Die Coronakrise fordert dem ambulante Sektor alles ab. Zur Unterstütztung der Versorgung von Patientinnen und Patienten mit einer Parkinsonerkrankung bieten die Segeberger Kliniken jetzt eine Videosprechstunde an.

Prof. Dr. Bjoern Hauptmann

Prof. Björn Hauptmann

Die allgemeinen öffentlichen Bewegungseinschränkungen der Menschen durch die Coronakrise können die ambulante Versorgung von Parkinson Patienten beeinträchtigen. Daher bieten Prof. Björn Hauptmann und sein Team zukünftig eine Videosprechstunde an. „Wir sind uns da mit der Kassenärztlichen Vereinigung einig, dass wir als größte Parkinson Fachklinik im Norden die niedergelassenen Kolleginnen und Kollegen in diesen Krisenzeiten bei der Versorgung von ambulanten Parkinson Patienten unterstützen können“, sagt der Chefarzt der Klinik für Parkinson und Bewegungsstörungen. 

"Ein Online-Kontakt per Video bietet uns die Möglichkeit, die Patienten besser zu beurteilen und auch zu behandeln als es per Telefon möglich ist“, so Hauptmann. Darüber hinaus wird gerade unter Hochdruck daran gearbeitet, Teile des Projekts TIZIAN vorzuziehen und kurzfristig Sprach-/Sprech und Atemtherapie (u. a. zur Vorbeugung von Lungenentzündungen), Psychologie und Psychotherapie ebenfalls online anzubieten.

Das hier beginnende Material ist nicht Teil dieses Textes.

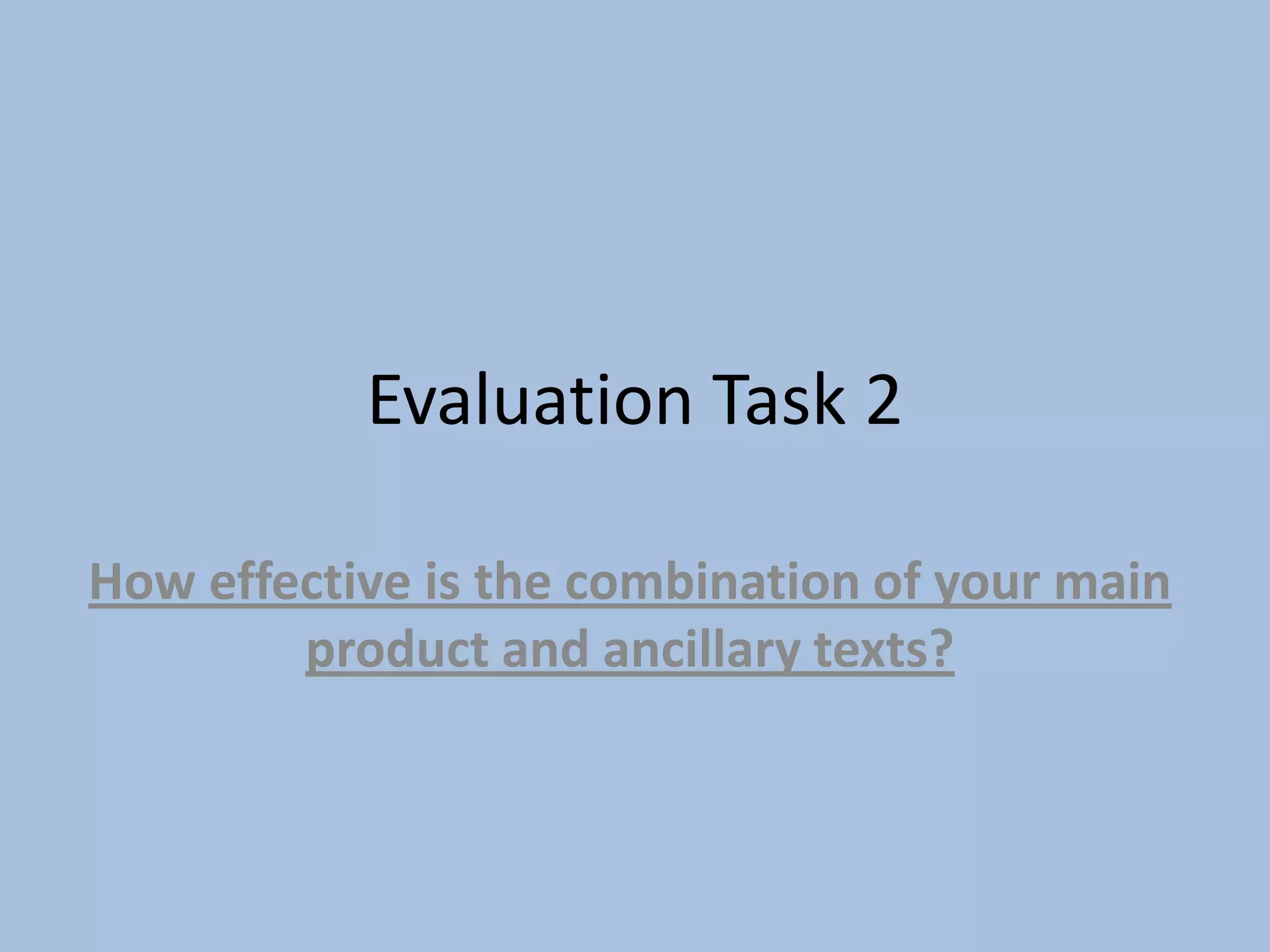 Evaluation Task 2

How effective is the combination of your main product and ancillary texts?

Wenn also die Hausarzt- oder Facharztpraxis nicht erreicht werden kann, ist eine Videosprechstunde bei Prof. Björn Hauptmann und Kollegen ab Montag, den 30. März  möglich. Weitere Informationen zum Ablauf und den technischen Voraussetzungen sind auf der Hompage www.parkinsonklinik.org/videosprechstunde.html zu finden.